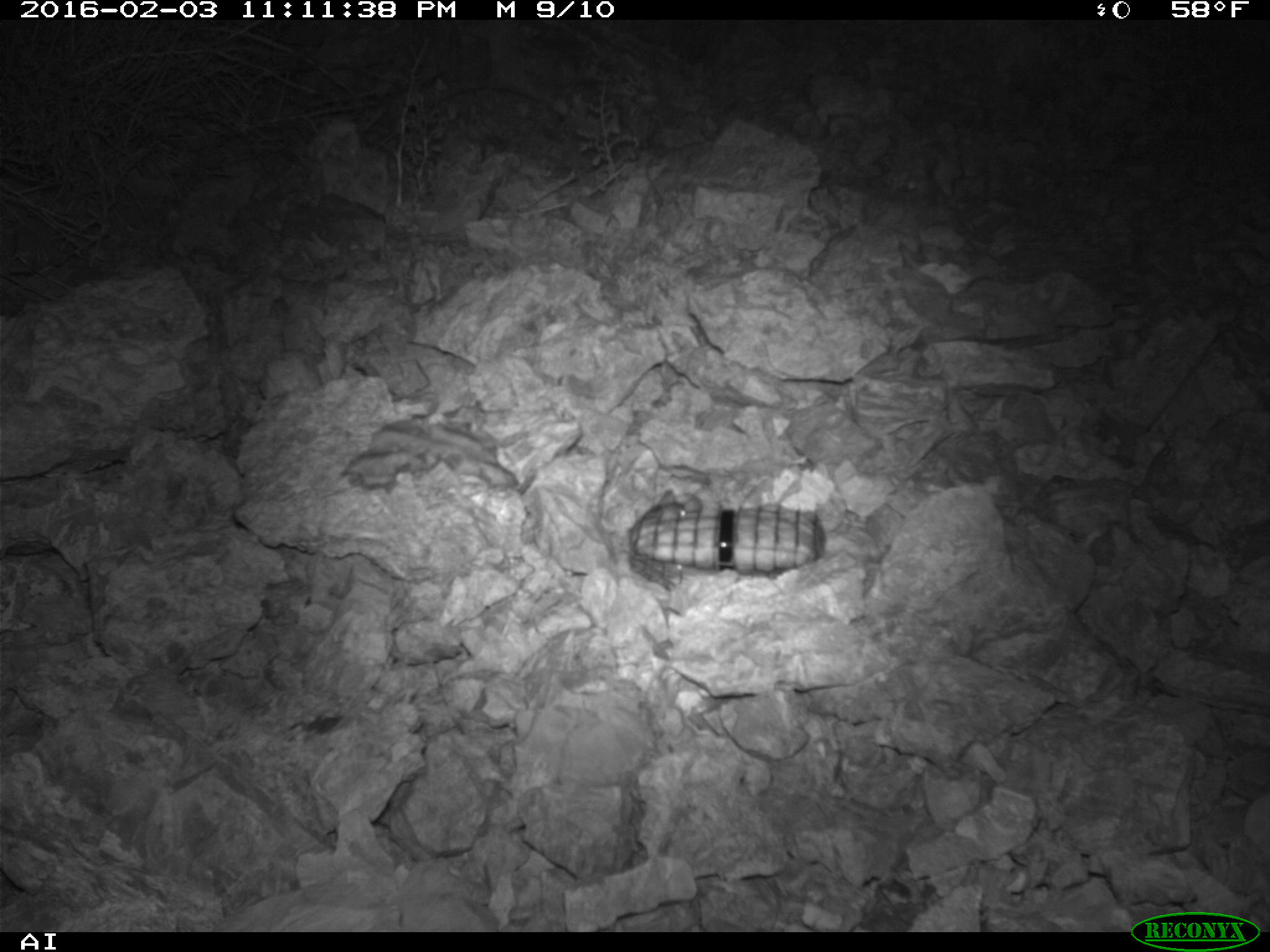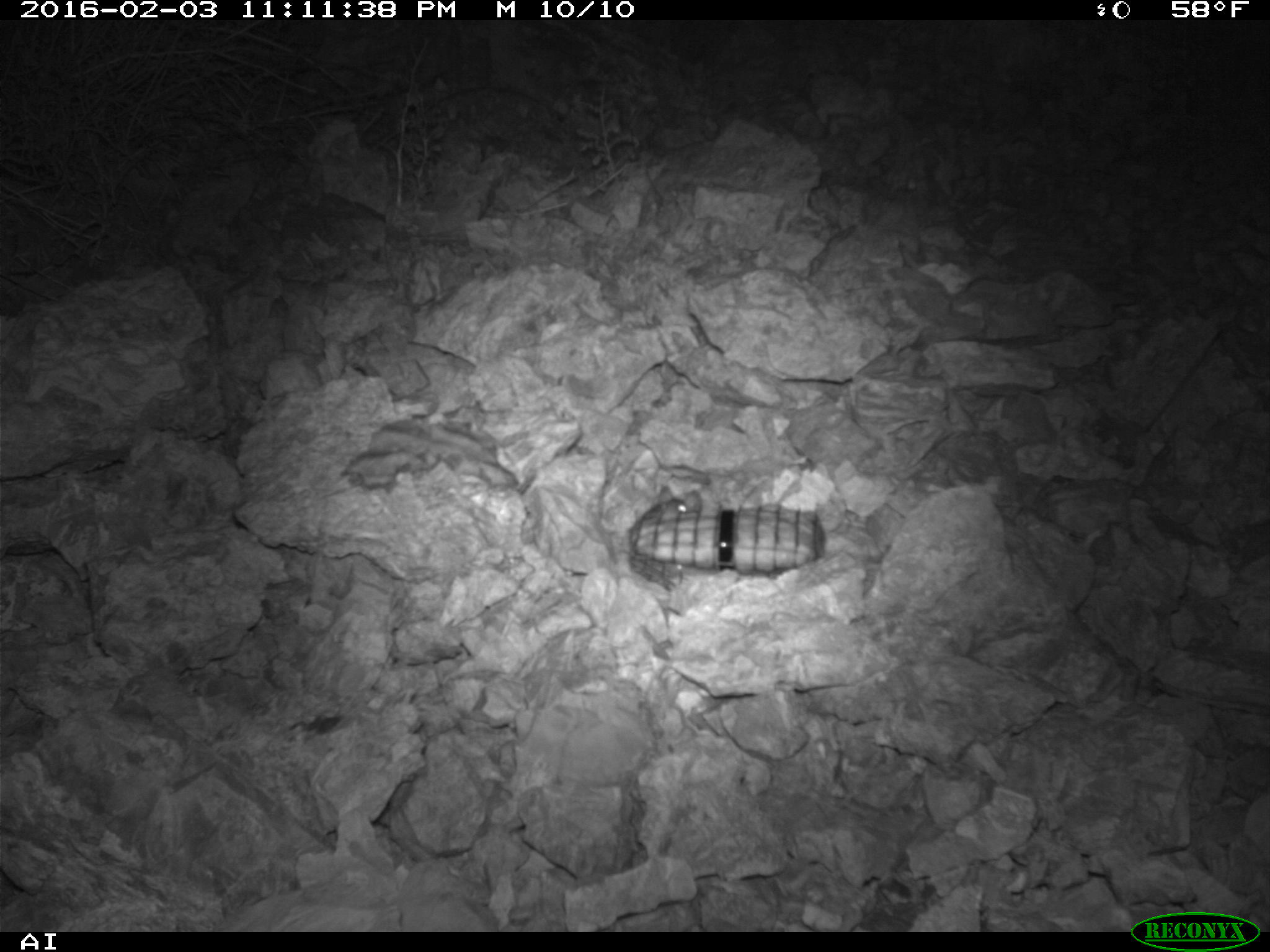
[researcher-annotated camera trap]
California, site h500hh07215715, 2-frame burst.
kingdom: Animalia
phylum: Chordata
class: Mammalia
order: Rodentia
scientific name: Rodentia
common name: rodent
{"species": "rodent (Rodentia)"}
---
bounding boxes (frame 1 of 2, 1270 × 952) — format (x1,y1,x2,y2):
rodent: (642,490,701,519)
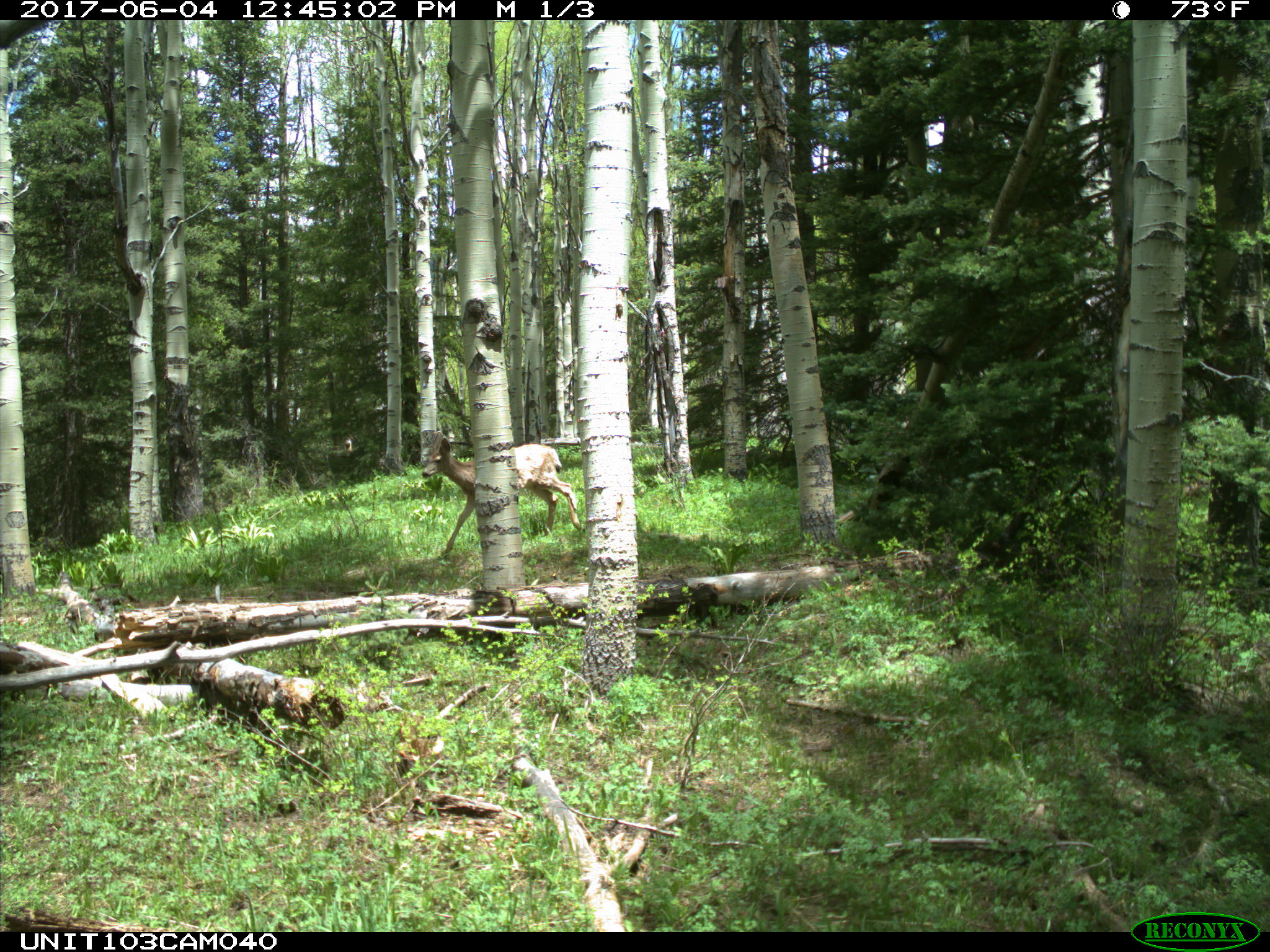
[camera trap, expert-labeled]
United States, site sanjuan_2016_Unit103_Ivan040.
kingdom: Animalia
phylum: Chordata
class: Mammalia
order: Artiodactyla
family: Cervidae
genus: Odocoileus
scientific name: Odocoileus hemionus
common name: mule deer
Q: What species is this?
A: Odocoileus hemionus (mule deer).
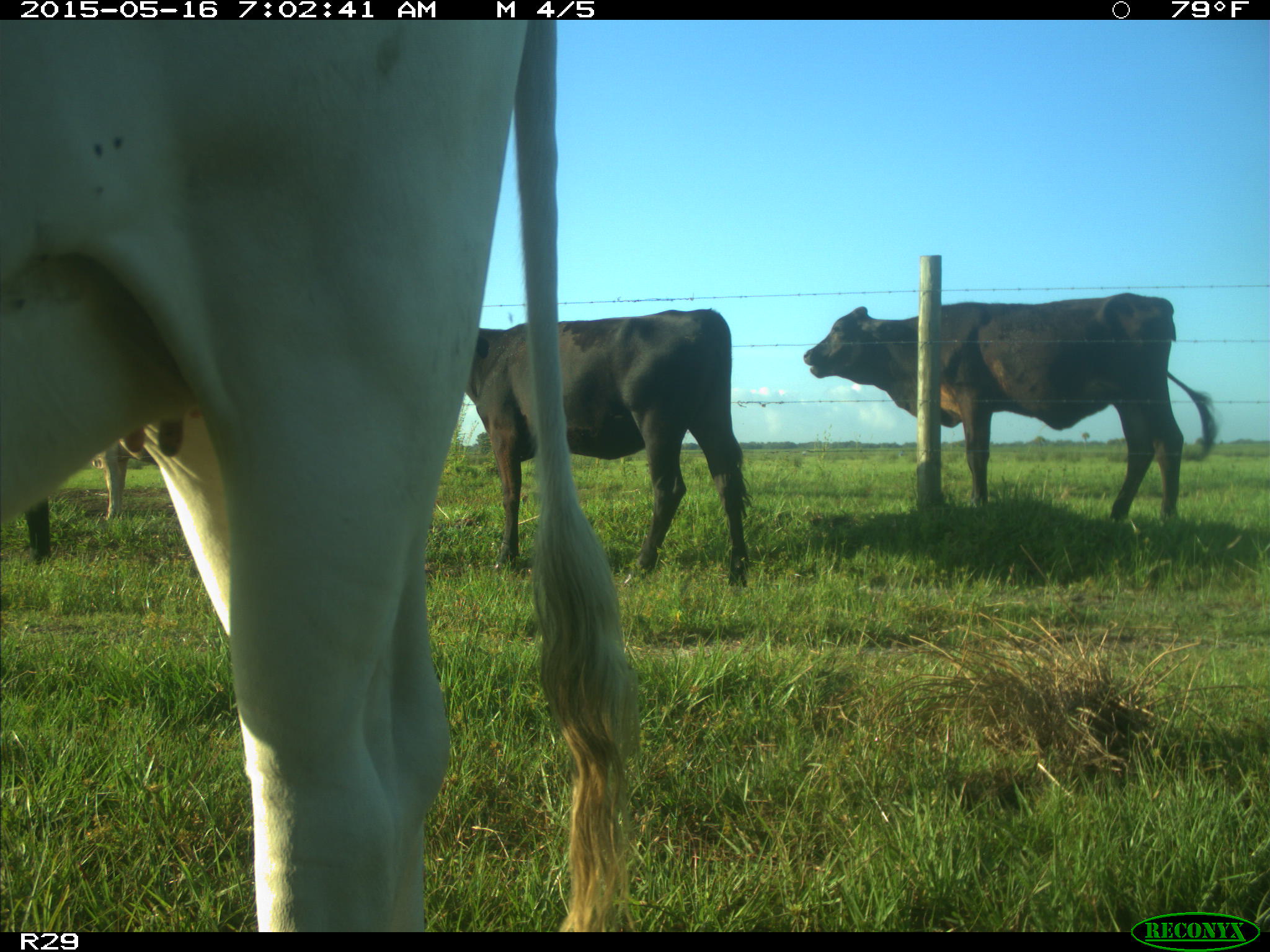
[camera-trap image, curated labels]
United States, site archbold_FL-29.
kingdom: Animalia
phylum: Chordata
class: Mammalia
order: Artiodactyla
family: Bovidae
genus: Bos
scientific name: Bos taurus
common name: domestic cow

· · ·

## EXERCISE
Copy the data exactly. Any picture it contains is to be omitted.

## ANSWER TO THE EXERCISE
[researcher-annotated camera trap]
California, site h500hh07215715, 2-frame burst.
kingdom: Animalia
phylum: Chordata
class: Mammalia
order: Rodentia
scientific name: Rodentia
common name: rodent
{"species": "rodent (Rodentia)"}
---
bounding boxes (frame 1 of 2, 1270 × 952) — format (x1,y1,x2,y2):
rodent: (642,490,701,519)
[camera trap, expert-labeled]
United States, site sanjuan_2016_Unit103_Ivan040.
kingdom: Animalia
phylum: Chordata
class: Mammalia
order: Artiodactyla
family: Cervidae
genus: Odocoileus
scientific name: Odocoileus hemionus
common name: mule deer
Q: What species is this?
A: Odocoileus hemionus (mule deer).
[camera-trap image, curated labels]
United States, site archbold_FL-29.
kingdom: Animalia
phylum: Chordata
class: Mammalia
order: Artiodactyla
family: Bovidae
genus: Bos
scientific name: Bos taurus
common name: domestic cow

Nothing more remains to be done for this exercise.